Race Conditions:
an exploration of the spatial operations of whiteness
How/are classrooms racist? The answer to questions like this may be obvious, depending on your race. While for a privileged group, the architecture of our classrooms may be neutral and colorblind, for others, they are subtly charged, and for some, they inflict violence. In the context of a predominantly white institution like CU, we scrutinize the paradigmatic space of the lecture hall. In this mini-exhibit, we explore visualizations of the ways that the architecture of our campus classrooms facilitate, shape, and perpetuate racialized experiences.

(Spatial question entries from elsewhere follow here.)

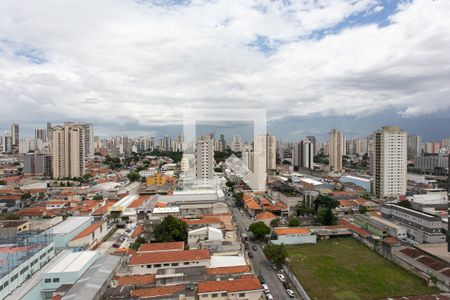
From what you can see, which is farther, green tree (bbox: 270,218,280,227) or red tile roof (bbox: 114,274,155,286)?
green tree (bbox: 270,218,280,227)

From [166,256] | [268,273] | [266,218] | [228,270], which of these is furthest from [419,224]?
[166,256]

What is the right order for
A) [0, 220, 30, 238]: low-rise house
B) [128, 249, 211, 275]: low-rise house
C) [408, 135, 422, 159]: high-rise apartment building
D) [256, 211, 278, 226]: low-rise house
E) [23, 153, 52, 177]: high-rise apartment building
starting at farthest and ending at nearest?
1. [408, 135, 422, 159]: high-rise apartment building
2. [23, 153, 52, 177]: high-rise apartment building
3. [256, 211, 278, 226]: low-rise house
4. [0, 220, 30, 238]: low-rise house
5. [128, 249, 211, 275]: low-rise house

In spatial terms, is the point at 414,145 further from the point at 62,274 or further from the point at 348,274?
the point at 62,274

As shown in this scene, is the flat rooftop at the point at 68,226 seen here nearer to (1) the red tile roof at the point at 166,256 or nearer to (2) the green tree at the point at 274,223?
(1) the red tile roof at the point at 166,256

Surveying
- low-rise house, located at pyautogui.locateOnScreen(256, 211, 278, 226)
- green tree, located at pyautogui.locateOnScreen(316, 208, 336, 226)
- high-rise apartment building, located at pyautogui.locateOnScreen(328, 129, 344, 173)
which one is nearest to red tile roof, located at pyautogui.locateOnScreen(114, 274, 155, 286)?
low-rise house, located at pyautogui.locateOnScreen(256, 211, 278, 226)

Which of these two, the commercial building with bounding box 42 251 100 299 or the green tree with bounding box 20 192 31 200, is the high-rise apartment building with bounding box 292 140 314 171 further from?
the commercial building with bounding box 42 251 100 299

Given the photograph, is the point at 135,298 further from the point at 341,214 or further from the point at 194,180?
the point at 194,180

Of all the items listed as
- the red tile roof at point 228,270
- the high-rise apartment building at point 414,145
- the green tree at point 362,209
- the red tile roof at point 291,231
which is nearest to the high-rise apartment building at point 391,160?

This is a working exploration of architecture’s complicity in whiteness and racism. Inspired by the work of writers and scholars such as Wendy Leo Moore, Joyce Bell, Claudia Rankine, George Lipsitz, Elijah Anderson, Katherine McKittrick, Adrienne Brown, Dianne Harris, Craig Wilkins, and Rashad Shabazz, among others, we’re hoping to contribute to theorizations of how space itself facilitates racism.
How do we conceptualize, frame, and design architectural scales of space? Do we see them as neutral? Colorblind? Are they absent of racial charge, in and of themselves? Are they inherently white?
Do we experience architectural spaces the same way? Depending on skin tone, does our experience of architectural space reveal racialized, oppressive, or even violent logics?
How might we reconceptualize architectural space as racialized as a condition, expression, and facilitator of the construction of whiteness and racism?